One can safely assume, after all, that if 30 or 300 people had been killed in the Boston Marathon bombing in March, or if the Tsarnaev brothers had been directly linked to Al-Qaida, this whole debate would not be occurring now. The Guardian’s big scoop would have been buried under the banner headlines calling for tighter security measures, people’s privacy be damned.
It’s also not clear to me how it is all right for mega credit card conglomerates or Internet behemoths such as Facebook or Google to follow, record, analyze, memorize and then sell every click you make on your computer for crass commercial reasons, but when the U.S. government does far less for reasons that no one has yet to show are meant for anything but your own protection – it turns into the biggest scandal to ever hit anyone, anywhere, anytime.
And while politics often make strange bedfellows, the coalition that is howling against the spying outrages is truly a bizarre sight to behold. You have true protectors of the right to privacy and genuine guardians of the bill of rights, all of whom are honorable and admirable men (and women) - mixing with people who can hardly conceal their disdain for anything American and who believe that in response to terror, the Federal government should just roll over and play dead.
Then you’ve got protesters from the other end of the political spectrum who trust no government and want to dismantle it no matter what, cheered on, in a truly macabre twist, by the real targets of the surveillance programs. “News of Surveillance Draws Anger of Activists and Militants Abroad”, the New York Times reported on Saturday, with one “tribal commander” describing monitored Internet discussions as “Zionist creations to pave the way for a new world order and to keep an eye on people around the world.” And just when we were sure we’d gotten away with it.
So, at the risk of being disowned by the leftist-liberal milieu that I like to consider myself a part of, I am going to sit this one out.

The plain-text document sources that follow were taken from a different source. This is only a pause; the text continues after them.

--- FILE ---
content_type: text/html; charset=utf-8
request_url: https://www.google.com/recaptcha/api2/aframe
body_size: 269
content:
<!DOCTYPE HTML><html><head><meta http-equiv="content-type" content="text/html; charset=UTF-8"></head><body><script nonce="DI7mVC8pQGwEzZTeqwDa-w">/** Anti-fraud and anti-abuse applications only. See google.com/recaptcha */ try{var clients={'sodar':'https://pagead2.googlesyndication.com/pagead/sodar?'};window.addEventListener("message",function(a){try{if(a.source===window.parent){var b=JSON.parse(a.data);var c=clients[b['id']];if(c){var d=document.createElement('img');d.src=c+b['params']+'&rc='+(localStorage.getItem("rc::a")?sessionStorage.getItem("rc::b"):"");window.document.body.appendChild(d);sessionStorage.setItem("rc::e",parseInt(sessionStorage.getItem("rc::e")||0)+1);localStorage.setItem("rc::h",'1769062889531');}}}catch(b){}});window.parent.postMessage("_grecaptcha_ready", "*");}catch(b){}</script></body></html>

It’s one thing to claim that the NSA’s far reaching surveillance and monitoring programs require greater civilian supervision, Congressional oversight, judicial review or even significant restraint.
But it’s quite another to stipulate that the time has come to relegate America’s national security to the back burner, to place the right to privacy on an unassailable pedestal and to deduce that NSA should not be engaged in “metadata mining”, as the catchphrase now goes, and that it should restrict itself – to what? Attaching copper wires to the switchboard at SMERSH headquarters? Deciphering Ilya Kuriyakin’s coded notes? Listening in on Nicholas Brody’s conversations with the ghost of Abu Nazir?